A basic definition of law is that it is the set of rules created and enforced by a state or nation to achieve a particular purpose, such as keeping the peace, maintaining order and resolving disputes or protecting liberties and rights. In the case of a state, laws are formulated and applied through the legislative and executive branches. Laws are typically formulated to address the perceived problems of society, such as poverty, corruption, crime, inequality and discrimination. The state may also act to promote economic development and stability, or to protect the environment.
There are two main types of law: common and civil.

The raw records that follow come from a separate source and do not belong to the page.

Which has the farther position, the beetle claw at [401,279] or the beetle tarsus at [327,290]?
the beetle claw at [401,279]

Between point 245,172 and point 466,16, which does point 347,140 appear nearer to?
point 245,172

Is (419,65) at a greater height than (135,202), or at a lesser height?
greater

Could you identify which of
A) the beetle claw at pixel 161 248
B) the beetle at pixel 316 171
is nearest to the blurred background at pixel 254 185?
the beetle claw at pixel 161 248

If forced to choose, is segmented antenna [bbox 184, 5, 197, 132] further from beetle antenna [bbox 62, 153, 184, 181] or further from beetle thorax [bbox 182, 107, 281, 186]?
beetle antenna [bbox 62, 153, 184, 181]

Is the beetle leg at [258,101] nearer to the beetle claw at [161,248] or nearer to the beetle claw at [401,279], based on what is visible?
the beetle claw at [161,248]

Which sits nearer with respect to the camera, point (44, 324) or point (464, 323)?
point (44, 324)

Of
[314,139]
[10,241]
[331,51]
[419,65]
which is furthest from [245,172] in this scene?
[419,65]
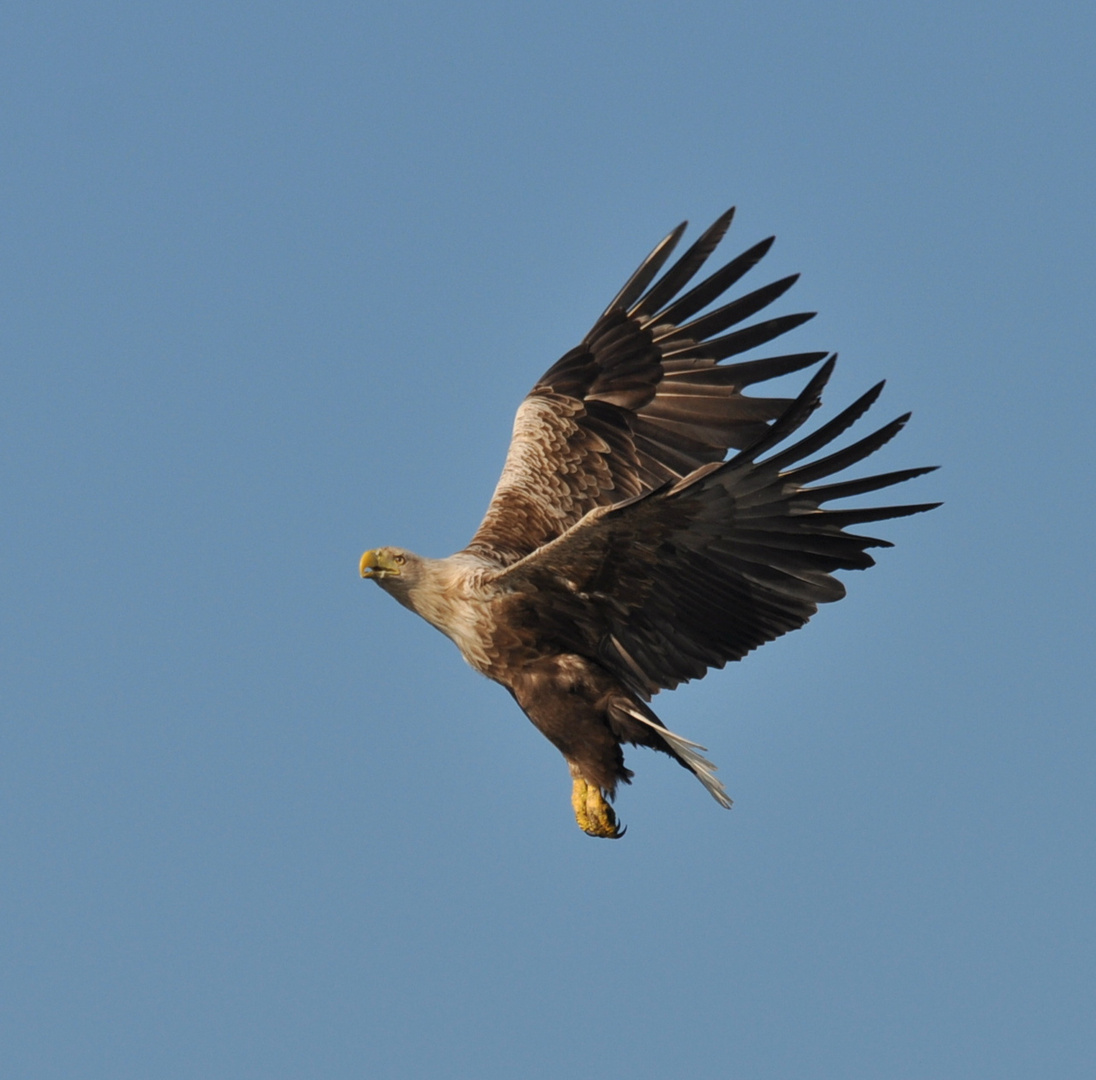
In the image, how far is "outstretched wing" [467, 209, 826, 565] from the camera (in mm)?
11578

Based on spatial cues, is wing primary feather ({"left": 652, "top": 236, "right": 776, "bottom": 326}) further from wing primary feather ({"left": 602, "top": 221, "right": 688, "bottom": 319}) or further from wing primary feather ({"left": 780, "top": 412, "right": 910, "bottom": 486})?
wing primary feather ({"left": 780, "top": 412, "right": 910, "bottom": 486})

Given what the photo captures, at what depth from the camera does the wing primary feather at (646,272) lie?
1207 cm

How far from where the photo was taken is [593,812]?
1033 cm

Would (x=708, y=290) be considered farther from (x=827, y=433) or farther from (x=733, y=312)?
(x=827, y=433)

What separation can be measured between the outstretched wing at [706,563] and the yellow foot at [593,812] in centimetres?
64

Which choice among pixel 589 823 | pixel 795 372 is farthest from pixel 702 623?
pixel 795 372

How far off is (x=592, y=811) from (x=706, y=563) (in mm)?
1679

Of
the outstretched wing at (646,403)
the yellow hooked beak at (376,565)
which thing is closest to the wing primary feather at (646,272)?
the outstretched wing at (646,403)

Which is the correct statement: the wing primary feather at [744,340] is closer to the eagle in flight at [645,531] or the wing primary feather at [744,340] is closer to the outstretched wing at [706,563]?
the eagle in flight at [645,531]

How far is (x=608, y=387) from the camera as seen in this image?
40.0 feet

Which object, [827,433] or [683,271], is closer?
[827,433]

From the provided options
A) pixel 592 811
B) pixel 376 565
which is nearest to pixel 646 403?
pixel 376 565

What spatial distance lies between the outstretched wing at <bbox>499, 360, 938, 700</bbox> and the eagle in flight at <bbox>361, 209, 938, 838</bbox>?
1cm

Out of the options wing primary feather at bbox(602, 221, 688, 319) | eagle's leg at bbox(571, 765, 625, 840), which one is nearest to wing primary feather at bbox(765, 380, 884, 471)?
eagle's leg at bbox(571, 765, 625, 840)
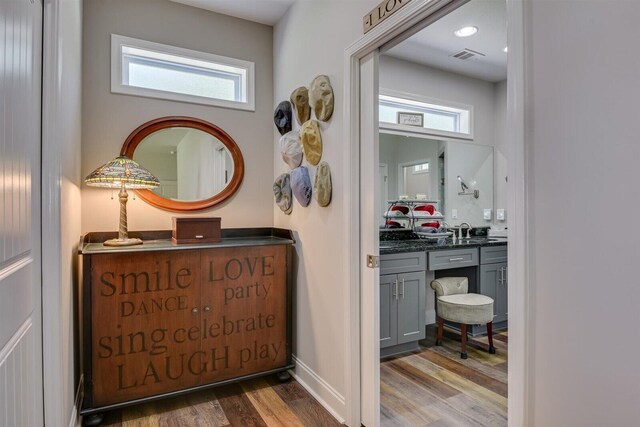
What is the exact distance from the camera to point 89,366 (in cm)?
191

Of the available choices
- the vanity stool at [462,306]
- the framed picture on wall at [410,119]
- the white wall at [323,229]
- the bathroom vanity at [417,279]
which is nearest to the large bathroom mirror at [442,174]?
the framed picture on wall at [410,119]

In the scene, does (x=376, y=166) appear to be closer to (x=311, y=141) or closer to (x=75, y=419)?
(x=311, y=141)

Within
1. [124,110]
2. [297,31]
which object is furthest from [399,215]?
[124,110]

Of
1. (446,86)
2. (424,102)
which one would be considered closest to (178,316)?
(424,102)

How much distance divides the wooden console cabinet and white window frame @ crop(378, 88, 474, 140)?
1.64 metres

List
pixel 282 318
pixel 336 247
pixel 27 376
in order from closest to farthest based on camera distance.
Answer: pixel 27 376 → pixel 336 247 → pixel 282 318

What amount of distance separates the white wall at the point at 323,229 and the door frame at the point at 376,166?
73 millimetres

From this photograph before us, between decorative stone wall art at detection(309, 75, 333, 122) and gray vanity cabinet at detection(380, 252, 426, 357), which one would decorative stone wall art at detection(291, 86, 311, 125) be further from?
gray vanity cabinet at detection(380, 252, 426, 357)

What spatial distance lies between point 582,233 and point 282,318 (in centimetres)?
189

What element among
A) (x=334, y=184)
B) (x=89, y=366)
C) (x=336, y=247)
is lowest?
(x=89, y=366)

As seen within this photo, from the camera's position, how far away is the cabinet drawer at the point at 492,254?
10.6 feet

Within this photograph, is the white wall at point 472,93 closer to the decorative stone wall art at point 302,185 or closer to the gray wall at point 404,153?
the gray wall at point 404,153

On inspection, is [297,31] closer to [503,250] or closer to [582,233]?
[582,233]

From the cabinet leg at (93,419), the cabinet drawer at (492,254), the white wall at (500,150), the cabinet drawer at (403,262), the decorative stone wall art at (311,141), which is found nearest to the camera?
the cabinet leg at (93,419)
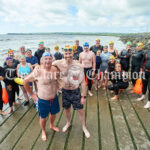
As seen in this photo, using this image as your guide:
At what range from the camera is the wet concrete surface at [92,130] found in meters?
2.72

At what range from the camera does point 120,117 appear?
3.62 meters

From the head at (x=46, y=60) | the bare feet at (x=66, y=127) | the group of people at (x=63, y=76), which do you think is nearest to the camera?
the head at (x=46, y=60)

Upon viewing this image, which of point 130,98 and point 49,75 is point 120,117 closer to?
point 130,98

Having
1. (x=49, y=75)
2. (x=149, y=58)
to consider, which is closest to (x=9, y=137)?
(x=49, y=75)

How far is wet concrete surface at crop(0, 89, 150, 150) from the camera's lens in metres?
2.72

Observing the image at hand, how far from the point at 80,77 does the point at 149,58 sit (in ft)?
9.29

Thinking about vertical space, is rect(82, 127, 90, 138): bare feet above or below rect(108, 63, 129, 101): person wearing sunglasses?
below

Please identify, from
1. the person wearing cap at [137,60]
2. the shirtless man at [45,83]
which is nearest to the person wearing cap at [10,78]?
the shirtless man at [45,83]

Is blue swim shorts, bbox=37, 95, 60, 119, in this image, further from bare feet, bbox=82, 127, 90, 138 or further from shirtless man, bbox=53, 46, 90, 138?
bare feet, bbox=82, 127, 90, 138

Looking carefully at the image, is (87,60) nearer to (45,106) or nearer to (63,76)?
(63,76)

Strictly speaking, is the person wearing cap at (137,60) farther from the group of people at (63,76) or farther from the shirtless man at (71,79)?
the shirtless man at (71,79)

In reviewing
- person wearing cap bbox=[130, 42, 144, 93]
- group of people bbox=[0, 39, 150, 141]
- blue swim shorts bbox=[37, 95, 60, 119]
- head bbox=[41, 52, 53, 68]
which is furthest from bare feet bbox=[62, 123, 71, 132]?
person wearing cap bbox=[130, 42, 144, 93]

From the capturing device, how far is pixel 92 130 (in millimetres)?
3160

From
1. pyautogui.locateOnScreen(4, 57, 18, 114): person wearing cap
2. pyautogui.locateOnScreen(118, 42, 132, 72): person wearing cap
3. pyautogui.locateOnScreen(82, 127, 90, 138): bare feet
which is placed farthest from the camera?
pyautogui.locateOnScreen(118, 42, 132, 72): person wearing cap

Common law legal systems have a long history in Europe and are based on the principle that courts will look at the facts of each case and apply established precedent to reach a decision. Common law decisions are binding on lower courts under the rule of stare decisis. Civil law systems, on the other hand, have their roots in the ancient Roman legal tradition and are found worldwide today. They are based on categories, concepts and rules enshrined in constitutional or statutory constitutions and statutes and supplemented by custom and local culture. Civil law is used in about 60% of the world’s countries.
Laws govern every aspect of life in modern societies. Contract law regulates agreements between people to exchange goods or services, ranging from buying a bus ticket to trading options on a derivatives market. Property law defines people’s rights and duties toward tangible property, such as land or buildings, and personal possessions such as books, cars, clothes and computers. Intellectual property law, which covers patents and trademarks, is the most complex of these branches. Commercial law and tax law are two more examples of the many areas of regulation under the law.
A fundamental tenet of the rule of law is that all persons, institutions and entities must be subject to laws that are publicly promulgated, equally enforced and independently adjudicated, and which are consistent with international human rights norms and standards. This tenet is a necessary precondition to the broader objective of sustainable development and poverty alleviation through adherence to international humanitarian and environmental standards. However, the rule of law requires a more complex set of principles than those listed above. These include supremacy of the law, equal application of the law, participatory democracy and legal transparency, and separation of powers. The rule of law is also influenced by the degree to which people feel they can trust the authority that makes and enforces the laws.